Pengamat hukum dari LBH Keadilan Rakyat Suandi Kamaru, MH., menegaskan bahwa keterlibatan perusahaan dalam aktivitas pengelolaan hasil tambang ilegal telah melanggar prinsip kehati-hatian (due diligence) yang diwajibkan oleh undang-undang. “Perusahaan yang terlibat dalam transaksi hasil tambang ilegal berisiko menghadapi sanksi pidana sekaligus kerusakan reputasi,” ujarnya.
“Jika benar PT Darma Henwa Tbk terlibat dalam pengelolaan hasil tambang dari sumber ilegal, maka berdasarkan Pasal 161 UU Minerba, pihak yang membeli, menjual, mengangkut, atau mengelola hasil tambang tanpa izin dapat dikenakan sanksi pidana. Pelanggaran ini dapat berujung pada hukuman penjara paling lama lima tahun dan denda paling banyak Rp100 miliar”, pungkas suandi.
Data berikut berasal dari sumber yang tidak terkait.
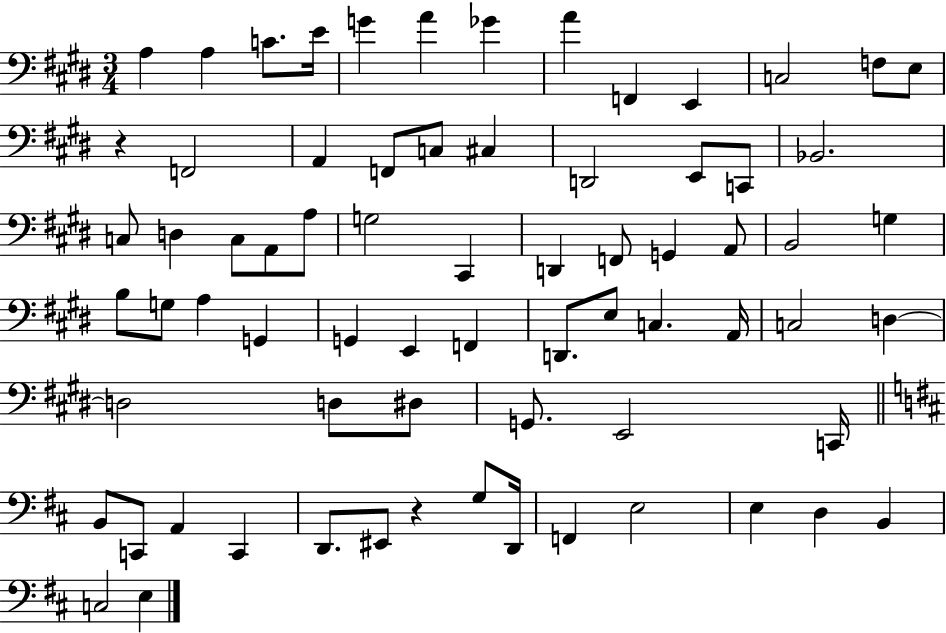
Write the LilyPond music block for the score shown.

{
  \clef bass
  \numericTimeSignature
  \time 3/4
  \key e \major
  a4 a4 c'8. e'16 | g'4 a'4 ges'4 | a'4 f,4 e,4 | c2 f8 e8 | \break r4 f,2 | a,4 f,8 c8 cis4 | d,2 e,8 c,8 | bes,2. | \break c8 d4 c8 a,8 a8 | g2 cis,4 | d,4 f,8 g,4 a,8 | b,2 g4 | \break b8 g8 a4 g,4 | g,4 e,4 f,4 | d,8. e8 c4. a,16 | c2 d4~~ | \break d2 d8 dis8 | g,8. e,2 c,16 | \bar "||" \break \key b \minor b,8 c,8 a,4 c,4 | d,8. eis,8 r4 g8 d,16 | f,4 e2 | e4 d4 b,4 | \break c2 e4 | \bar "|."
}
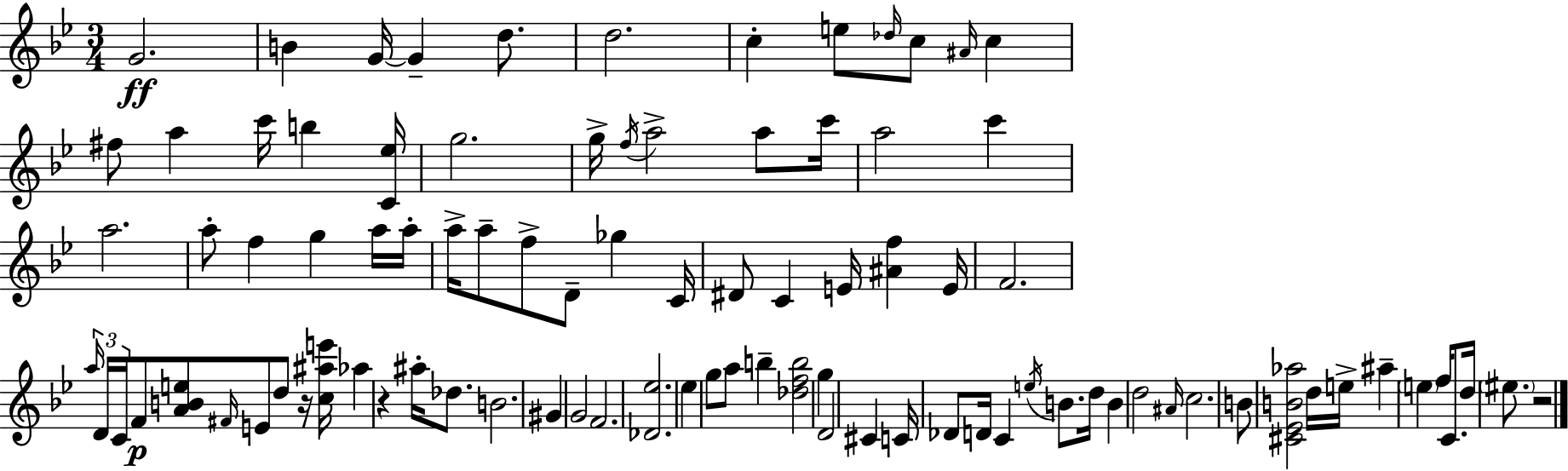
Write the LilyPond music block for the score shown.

{
  \clef treble
  \numericTimeSignature
  \time 3/4
  \key g \minor
  g'2.\ff | b'4 g'16~~ g'4-- d''8. | d''2. | c''4-. e''8 \grace { des''16 } c''8 \grace { ais'16 } c''4 | \break fis''8 a''4 c'''16 b''4 | <c' ees''>16 g''2. | g''16-> \acciaccatura { f''16 } a''2-> | a''8 c'''16 a''2 c'''4 | \break a''2. | a''8-. f''4 g''4 | a''16 a''16-. a''16-> a''8-- f''8-> d'8-- ges''4 | c'16 dis'8 c'4 e'16 <ais' f''>4 | \break e'16 f'2. | \tuplet 3/2 { \grace { a''16 } d'16 c'16 } f'8\p <a' b' e''>8 \grace { fis'16 } e'8 | d''8 r16 <c'' ais'' e'''>16 aes''4 r4 | ais''16-. des''8. b'2. | \break gis'4 g'2 | f'2. | <des' ees''>2. | ees''4 g''8 a''8 | \break b''4-- <des'' f'' b''>2 | g''4 d'2 | cis'4 c'16 des'8 d'16 c'4 | \acciaccatura { e''16 } b'8. d''16 b'4 d''2 | \break \grace { ais'16 } c''2. | b'8 <cis' ees' b' aes''>2 | d''16 e''16-> ais''4-- \parenthesize e''4 | f''16 c'8. d''16 \parenthesize eis''8. r2 | \break \bar "|."
}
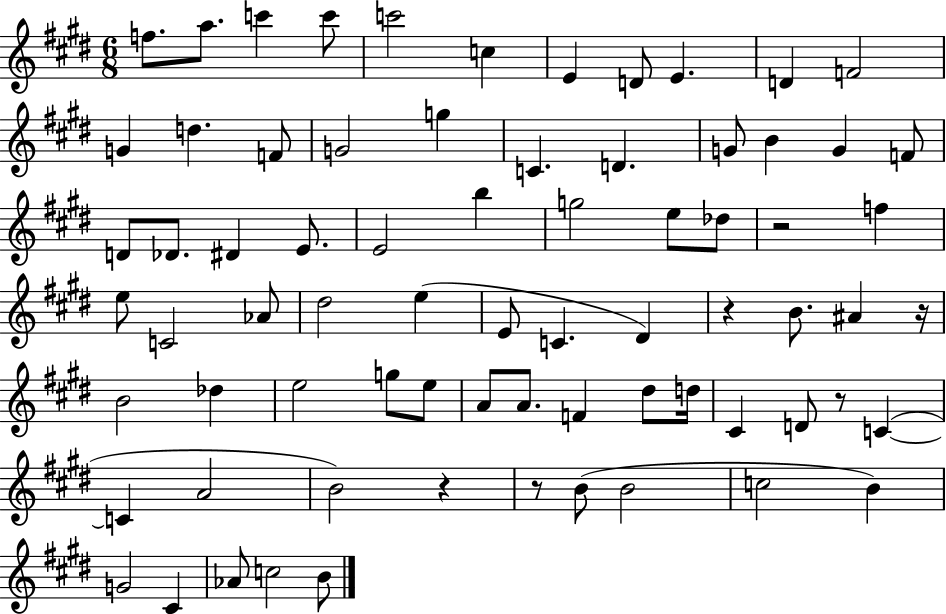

Kasus ini memperlihatkan bahwa di balik pengerjaan proyek-proyek tambang resmi, potensi penyalahgunaan tetap mengintai. Pemerintah daerah dan aparat penegak hukum didesak bertindak cepat untuk memastikan seluruh aktivitas tambang di Bonebolango berjalan sesuai koridor hukum.
PT Darma Henwa Tbk (DEWA) didirikan pada tanggal 8 Oktober 1991. Pada tahun 1996, perusahaan ini menjadi perusahaan penanaman modal asing karena Henry Walker Group Ltd mengakuisisi saham mayoritas perusahaan. Perusahaan ini bergerak dalam bidang jasa kontraktor pertambangan, terutama untuk jasa pertambangan batu bara & mineral, termasuk pembersihan lahan, lapisan tanah atas, pengeboran, peledakan, pemindahan dan pembuangan lapisan penutup, pengambilan batu bara, sisa penambangan batu bara, pengangkutan batu bara, hingga vegetasi dan rehabilitasi. Kantor pusat berlokasi di Bakrie Tower lantai 8, Rasuna Epicentrum, Jl. HR Rasuna Said, Jakarta, dengan empat kantor operasional di Balikpapan dan Bengalon di Kalimantan Timur, serta Asam-Asam dan Satui di Kalimantan Selatan.
baca : https://www.financialreview.id/korporasi/63414361046/darmahenwa-dewa-bayar-utang-pakai-saham-kepemilikan-investor-lama-terdilusi-44
Kontraktor tambang grup Bakrie ini dikabarkan akan membayar utang usaha senilai Rp554,48 miliar kepada PT Madhani Talatah Nusantara dengan menukar sebanyak 11.089.615.520 saham seri B perseroan.
Adapun utang yang akan dikonversi menjadi saham adalah utang DEWA kepada PT Madhani Talatah Nusantara (MTN) dan PT Andhesti Tungkas Pratama (ATP). Sementara itu, rencana PMT-HMETD akan dilaksanakan pada harga Rp65 per saham, sehingga nilai dari aksi private placement ini sebesar Rp1,12 triliun.
Berdasarkan laporan DEWA untuk periode berakhir 30 September 2024, kewajiban perseroan kepada MTN sebesar Rp756,99 miliar, sementara itu utang kepada ATP senilai Rp358,92 miliar.